26 January 2010

artsy news: exhume leo?




Creative art historians have made a cottage industry out of trying to prove various theories about the Mona Lisa (she was the mistress of Giuliano di Medici!), her elusive smile (an optical illusion!), and even her health (she's pregnant!), but never has anyone gone to the macabre lengths proposed by a team of Italian scientists and art historians.
In an effort to investigate an outside-the-box hypothesis that the famous portrait is actually a disguised self-portrait of da Vinci, the group has requested permission to open the Renaissance master's tomb and use his skull to "rebuild Leonardo's face and compare it with the Mona Lisa," anthropologist Giorgio Gruppioni told the Times of London.

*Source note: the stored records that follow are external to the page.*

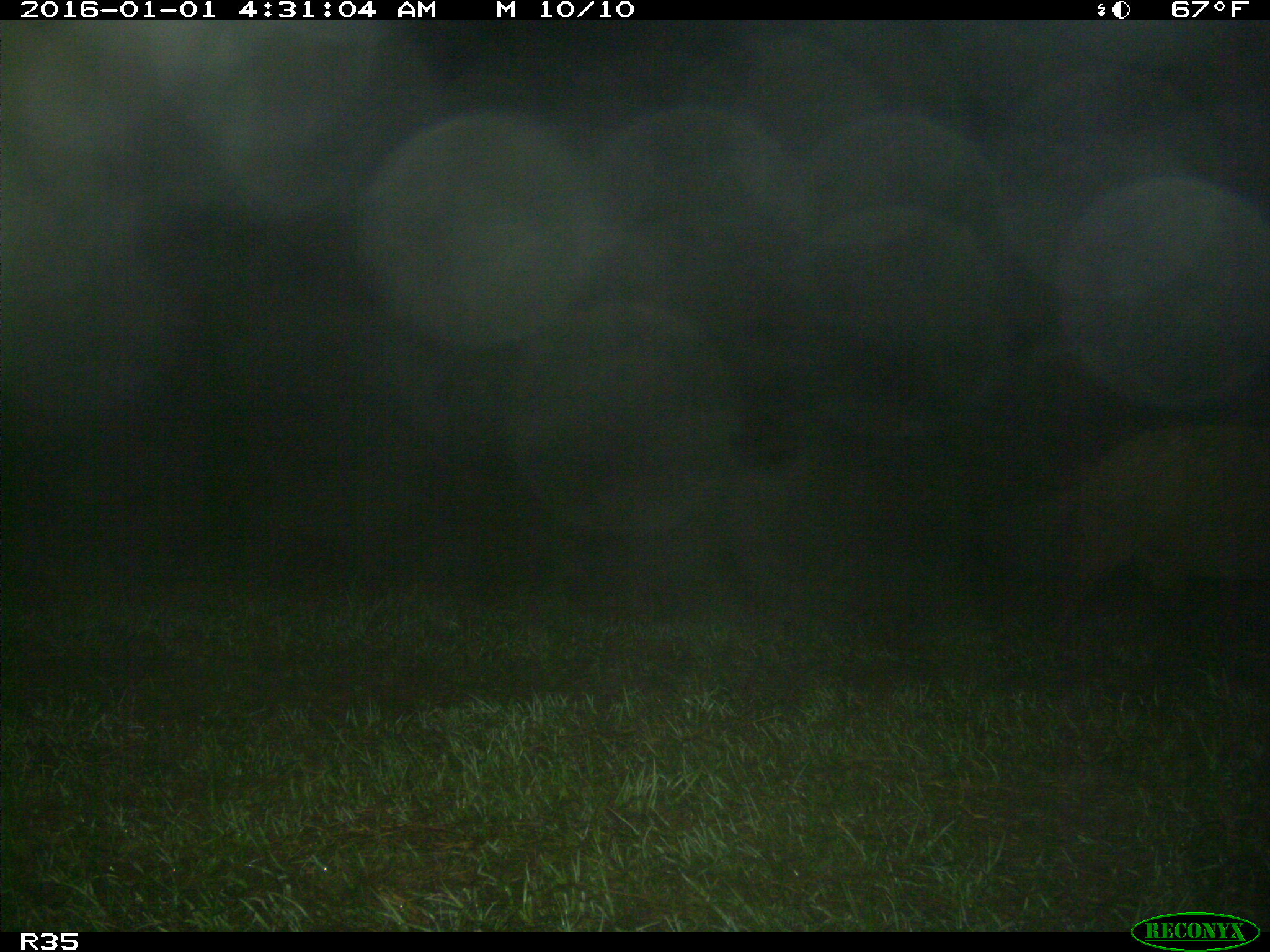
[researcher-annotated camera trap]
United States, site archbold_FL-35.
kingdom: Animalia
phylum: Chordata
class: Mammalia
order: Artiodactyla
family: Suidae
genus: Sus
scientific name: Sus scrofa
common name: wild boar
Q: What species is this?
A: Sus scrofa (wild boar).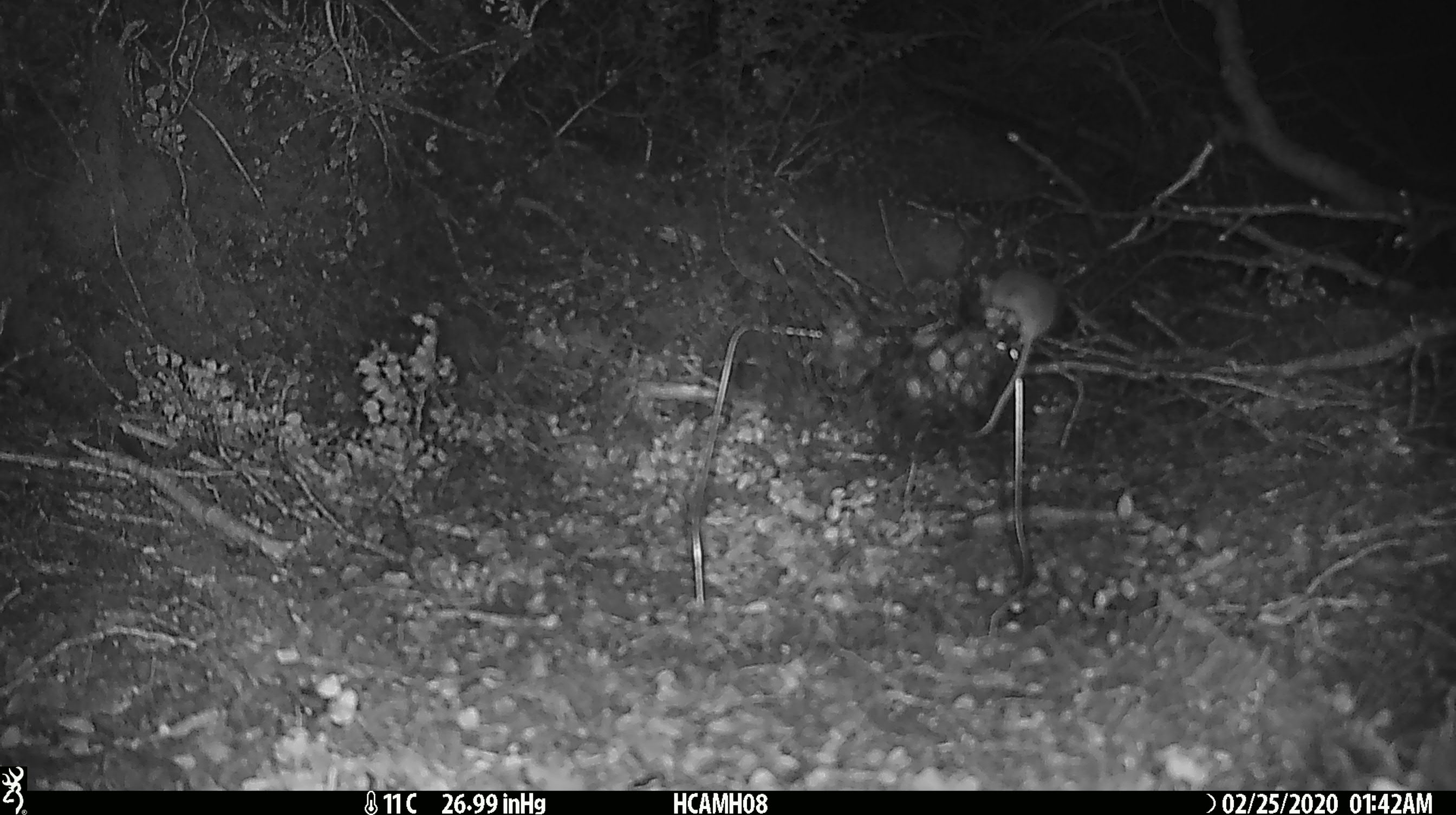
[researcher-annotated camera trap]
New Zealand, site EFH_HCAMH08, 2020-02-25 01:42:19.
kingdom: Animalia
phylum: Chordata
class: Mammalia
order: Rodentia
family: Muridae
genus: Mus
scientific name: Mus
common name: mouse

Da Vinci's remains reside at 
Amboise Castle in France's Loire valley, where they were taken after the church where he was originally laid to rest was destroyed during the French Revolution. Thus far the scholars say the French government has agreed to allow the exhumation in principle, and that formal approval could be granted by this summer -- a prospect that has disquieted other Leonardo scholars who wonder if exploring the unusual theory is worth disturbing the artist's resting place.

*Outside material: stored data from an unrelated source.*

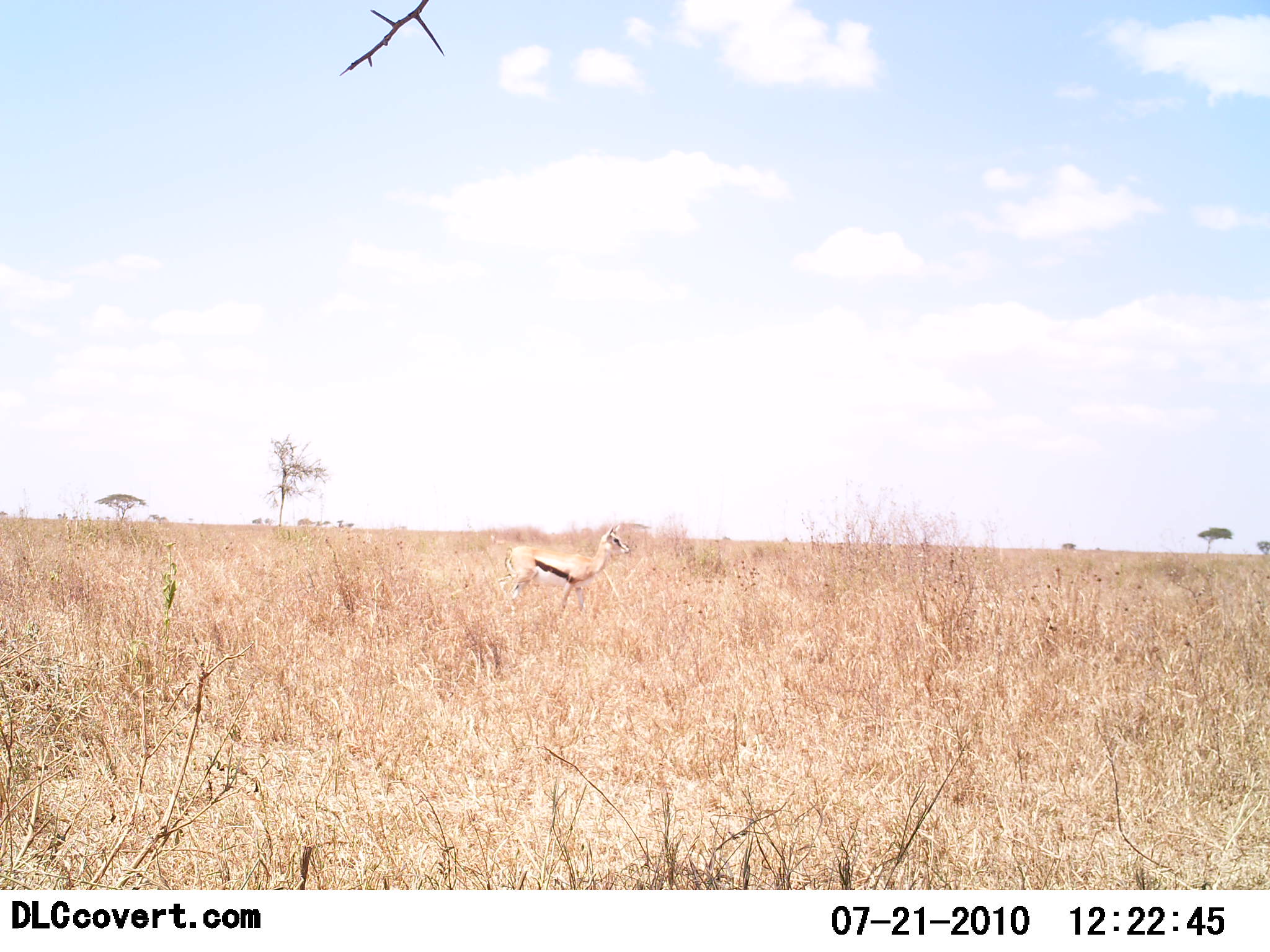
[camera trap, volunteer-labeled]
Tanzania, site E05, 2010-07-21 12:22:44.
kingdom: Animalia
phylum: Chordata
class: Mammalia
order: Artiodactyla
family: Bovidae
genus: Eudorcas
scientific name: Eudorcas thomsonii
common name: thomson's gazelle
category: gazellethomsons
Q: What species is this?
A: Gazellethomsons (thomson's gazelle) (Eudorcas thomsonii).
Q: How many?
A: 1.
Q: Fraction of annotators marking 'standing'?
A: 85%.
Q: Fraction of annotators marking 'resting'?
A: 0%.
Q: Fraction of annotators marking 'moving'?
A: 15%.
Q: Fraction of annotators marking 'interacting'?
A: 0%.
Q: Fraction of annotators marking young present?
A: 0%.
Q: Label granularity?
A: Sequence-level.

However, supporters of the investigation point to similarities between the Mona Lisa's facial structure and that of the artist's own face as evidenced in a circa 1515 self-portrait, also citing da Vinci's homosexuality and interest in riddles as support for the conjecture. The undertaking would have tickled 
Marcel Duchamp. The keen wit behind L.H.O.O.Q. (1919), a reproduction of the Mona Lisa embellished with a mustache, the late Modernist icon had a cross-dressing artistic alter ego himself, Rrose Sélavy.

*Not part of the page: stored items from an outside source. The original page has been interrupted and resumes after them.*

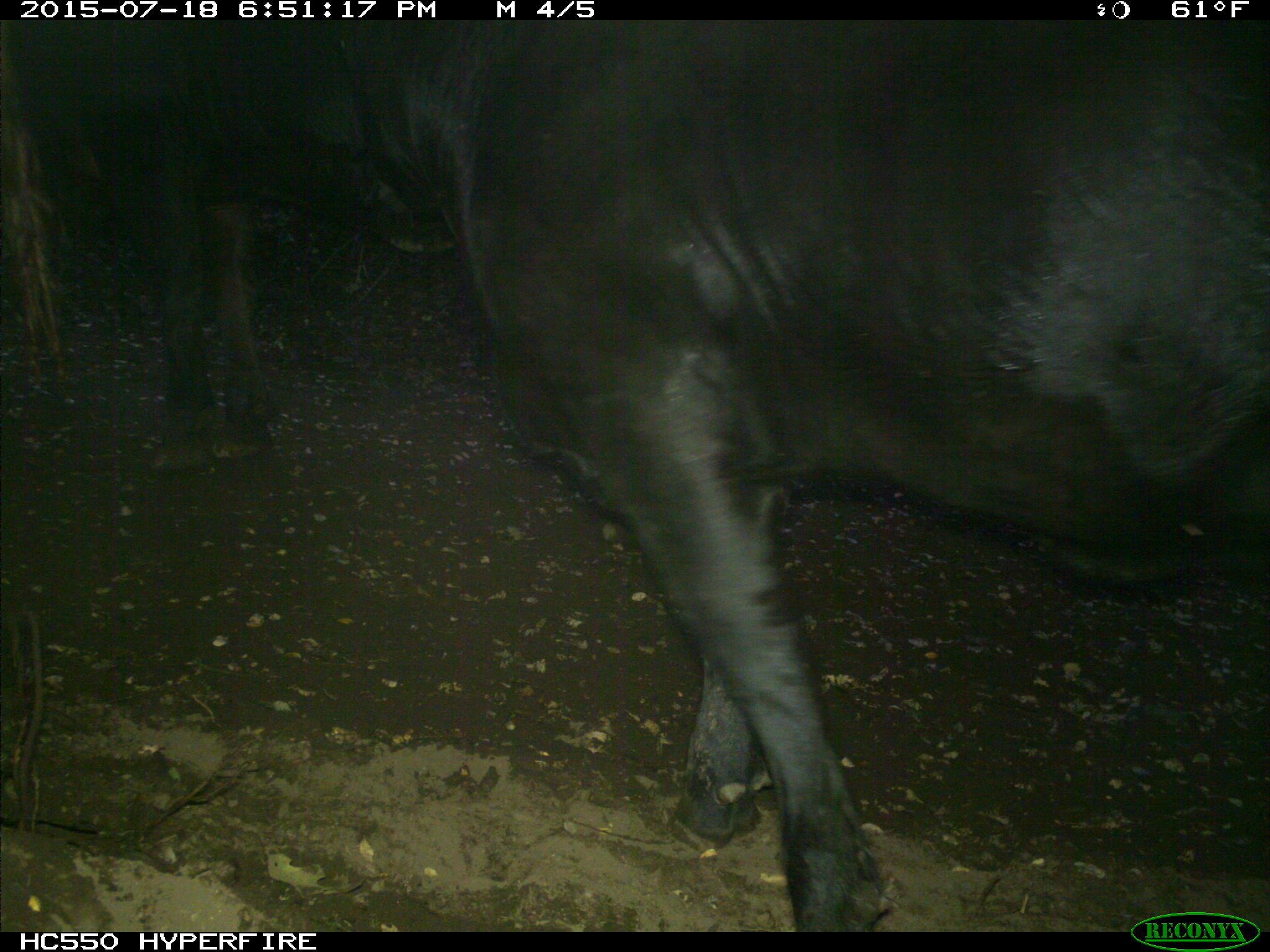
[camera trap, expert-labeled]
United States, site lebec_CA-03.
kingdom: Animalia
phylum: Chordata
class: Mammalia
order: Artiodactyla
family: Bovidae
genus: Bos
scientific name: Bos taurus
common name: domestic cow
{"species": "Bos taurus (domestic cow)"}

about L.H.O.O.Q. cuz it's interesting...

L.H.O.O.Q. is a work of art by Marcel Duchamp first conceived in 1919. The work is one of what Duchamp referred to as readymades, or more specifically an assisted ready-made. Pioneered by him, the readymade involves taking mundane, often utilitarian objects not generally considered to be art and transforming them, by adding to them, changing them, or (as in the case of his most famous work Fountain) simply renaming them and placing them in a gallery setting. In L.H.O.O.Q.the objet trouvé (found object) is a cheap postcard reproduction of Leonardo da Vinci's Mona Lisa onto which Duchamp drew a moustache and beard in pencil and appended the title.
The name of the piece, L.H.O.O.Q., is a pun, since the letters when pronounced in French form the sentence, Elle a chaud au cul. "Elle a chaud au cul" literally translates into "She is hot in the ass". In a late interview (Schwarz 203), Duchamp gave a loose translation of "L.H.O.O.Q." as "there is fire down below" (in fact the term avoir chaud au cul is slang used in the sense of "to be horny").